I assume I have a blemish that is invisible to me (and most), as it is located near the middle of my scalp. Back in grade school when I still got my kinky hair relaxed, I suffered a chemical burn from the corrosive process. I was never able to see it, but a portion of my scalp became painfully raw and scabbed over, and then a chunk of my hair fell out. I remember my mother trying to hide my bald spot with askew and asymmetrical ponytails. Of all my wounds, this one took the longest time to heal and was the hardest hit to my vanity. Even now (roughly two decades later), the hair in that region still grows shorter and weaker than the hair everywhere else.

My most recent blemish is a burn that is very well camouflaged now. I was rushing to take something unwieldy out of the stove, and let it push my wrist bone into the interior of the oven door. Just a few seconds against the heat, so brief I didn’t think much of it at first, but then I could feel the burning sensation intensify as it moved through deeper layers of my dermis. Before long I had a blister. A brief act of thoughtless carelessness and I suffered the third memorable burn of my life.

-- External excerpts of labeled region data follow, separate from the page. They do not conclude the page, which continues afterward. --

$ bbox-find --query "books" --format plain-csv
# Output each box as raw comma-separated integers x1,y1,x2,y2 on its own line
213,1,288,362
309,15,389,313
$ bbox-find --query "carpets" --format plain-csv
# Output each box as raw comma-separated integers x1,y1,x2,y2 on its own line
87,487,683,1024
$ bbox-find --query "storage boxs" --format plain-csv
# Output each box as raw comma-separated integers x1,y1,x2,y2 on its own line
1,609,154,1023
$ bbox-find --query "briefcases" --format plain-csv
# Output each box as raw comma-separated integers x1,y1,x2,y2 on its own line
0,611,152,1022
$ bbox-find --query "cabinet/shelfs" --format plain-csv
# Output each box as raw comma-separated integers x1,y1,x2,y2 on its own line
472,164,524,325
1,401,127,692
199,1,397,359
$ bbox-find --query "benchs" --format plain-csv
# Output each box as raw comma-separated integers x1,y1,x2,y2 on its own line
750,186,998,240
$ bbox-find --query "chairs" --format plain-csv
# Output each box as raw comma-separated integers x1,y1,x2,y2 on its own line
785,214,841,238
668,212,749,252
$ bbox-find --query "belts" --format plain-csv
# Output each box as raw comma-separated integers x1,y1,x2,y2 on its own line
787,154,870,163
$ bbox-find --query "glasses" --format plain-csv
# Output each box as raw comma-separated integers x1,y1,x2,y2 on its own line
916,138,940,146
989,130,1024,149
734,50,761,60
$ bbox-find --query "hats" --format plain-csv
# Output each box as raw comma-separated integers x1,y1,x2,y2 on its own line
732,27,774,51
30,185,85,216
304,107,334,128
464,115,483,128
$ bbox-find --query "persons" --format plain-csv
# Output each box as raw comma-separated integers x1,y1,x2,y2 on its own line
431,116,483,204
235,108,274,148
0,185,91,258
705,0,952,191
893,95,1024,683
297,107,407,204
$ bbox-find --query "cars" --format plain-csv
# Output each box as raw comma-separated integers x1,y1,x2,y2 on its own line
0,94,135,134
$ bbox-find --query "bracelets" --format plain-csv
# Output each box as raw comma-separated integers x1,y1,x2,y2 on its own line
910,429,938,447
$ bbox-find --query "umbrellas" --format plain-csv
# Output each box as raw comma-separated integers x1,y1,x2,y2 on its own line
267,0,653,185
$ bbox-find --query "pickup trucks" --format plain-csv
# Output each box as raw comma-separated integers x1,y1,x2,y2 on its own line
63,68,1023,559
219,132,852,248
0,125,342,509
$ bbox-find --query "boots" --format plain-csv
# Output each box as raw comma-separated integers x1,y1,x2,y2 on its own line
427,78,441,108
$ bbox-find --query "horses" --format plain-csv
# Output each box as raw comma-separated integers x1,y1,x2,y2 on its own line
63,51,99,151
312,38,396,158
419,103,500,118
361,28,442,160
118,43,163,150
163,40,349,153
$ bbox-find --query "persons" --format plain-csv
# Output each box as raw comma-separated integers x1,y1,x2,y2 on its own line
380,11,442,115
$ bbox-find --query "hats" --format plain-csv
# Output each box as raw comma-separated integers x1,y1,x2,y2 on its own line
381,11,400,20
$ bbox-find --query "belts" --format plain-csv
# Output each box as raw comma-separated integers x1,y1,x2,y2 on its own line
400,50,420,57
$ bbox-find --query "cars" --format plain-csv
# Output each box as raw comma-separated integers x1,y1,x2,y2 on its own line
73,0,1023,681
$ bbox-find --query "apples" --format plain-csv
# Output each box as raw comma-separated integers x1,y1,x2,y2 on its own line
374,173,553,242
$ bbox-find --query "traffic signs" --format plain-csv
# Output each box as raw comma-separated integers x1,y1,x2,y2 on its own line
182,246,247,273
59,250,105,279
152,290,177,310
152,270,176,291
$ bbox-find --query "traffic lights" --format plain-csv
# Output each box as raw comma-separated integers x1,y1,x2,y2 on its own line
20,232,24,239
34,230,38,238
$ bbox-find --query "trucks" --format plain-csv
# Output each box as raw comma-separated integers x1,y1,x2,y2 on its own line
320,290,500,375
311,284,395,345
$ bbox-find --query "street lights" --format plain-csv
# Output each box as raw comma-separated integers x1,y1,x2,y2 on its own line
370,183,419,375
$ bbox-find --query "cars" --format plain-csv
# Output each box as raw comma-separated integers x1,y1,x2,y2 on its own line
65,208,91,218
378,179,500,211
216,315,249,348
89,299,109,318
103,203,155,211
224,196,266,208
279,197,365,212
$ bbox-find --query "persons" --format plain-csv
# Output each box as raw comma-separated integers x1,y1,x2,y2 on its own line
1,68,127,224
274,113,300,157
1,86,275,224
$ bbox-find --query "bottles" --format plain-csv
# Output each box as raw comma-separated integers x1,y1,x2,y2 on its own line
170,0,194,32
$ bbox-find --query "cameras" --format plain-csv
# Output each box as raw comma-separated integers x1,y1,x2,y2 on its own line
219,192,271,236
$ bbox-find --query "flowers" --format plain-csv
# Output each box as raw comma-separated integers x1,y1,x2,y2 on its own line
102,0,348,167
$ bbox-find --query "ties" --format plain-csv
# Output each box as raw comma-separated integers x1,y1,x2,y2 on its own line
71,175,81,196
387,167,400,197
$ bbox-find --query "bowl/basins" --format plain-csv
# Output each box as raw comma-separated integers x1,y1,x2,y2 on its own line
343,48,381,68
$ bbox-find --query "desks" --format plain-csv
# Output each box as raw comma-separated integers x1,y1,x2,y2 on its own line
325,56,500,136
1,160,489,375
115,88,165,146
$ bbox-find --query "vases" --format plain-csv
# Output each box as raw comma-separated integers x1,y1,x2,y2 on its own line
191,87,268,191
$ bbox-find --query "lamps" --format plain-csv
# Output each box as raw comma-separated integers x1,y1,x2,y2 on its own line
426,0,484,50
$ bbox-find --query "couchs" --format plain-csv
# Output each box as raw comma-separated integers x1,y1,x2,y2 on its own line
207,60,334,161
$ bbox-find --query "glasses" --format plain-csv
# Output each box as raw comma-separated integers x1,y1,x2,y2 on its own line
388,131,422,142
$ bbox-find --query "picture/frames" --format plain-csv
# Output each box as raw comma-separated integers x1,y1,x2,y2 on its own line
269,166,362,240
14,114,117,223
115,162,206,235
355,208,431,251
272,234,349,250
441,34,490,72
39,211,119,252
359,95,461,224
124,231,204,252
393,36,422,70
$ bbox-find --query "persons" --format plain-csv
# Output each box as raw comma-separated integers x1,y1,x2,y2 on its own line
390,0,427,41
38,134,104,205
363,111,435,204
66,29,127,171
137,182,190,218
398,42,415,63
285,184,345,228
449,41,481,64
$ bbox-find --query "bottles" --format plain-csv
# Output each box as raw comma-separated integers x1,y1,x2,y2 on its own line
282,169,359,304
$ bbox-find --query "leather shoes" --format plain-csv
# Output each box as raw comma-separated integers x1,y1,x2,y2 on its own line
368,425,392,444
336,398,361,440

And isn’t that how most scars come to pass? A momentary error in judgment, a fleeting lapse in attention—the injury might take just a second to inflict, but its claim to our skin can last a lifetime.

3 thoughts on “Scars Are Inevitable

  1. Telenovelas and soaps ruined me…No way to re-tip the scales of my over-romanticized expectations…the drama was so intriguing back in the day…

    But seriously I feel this piece keenly. I live with a rabid perfectionist who is just coming into a partial self-awareness about it. I am classic klutz, accident prone, lost in some story or someone else’s business up in my head as the physical world crashes down around me. I think I ignore all my scars bc I might get depressed if I acknowledge their existence. This piece helps me process it all a bit.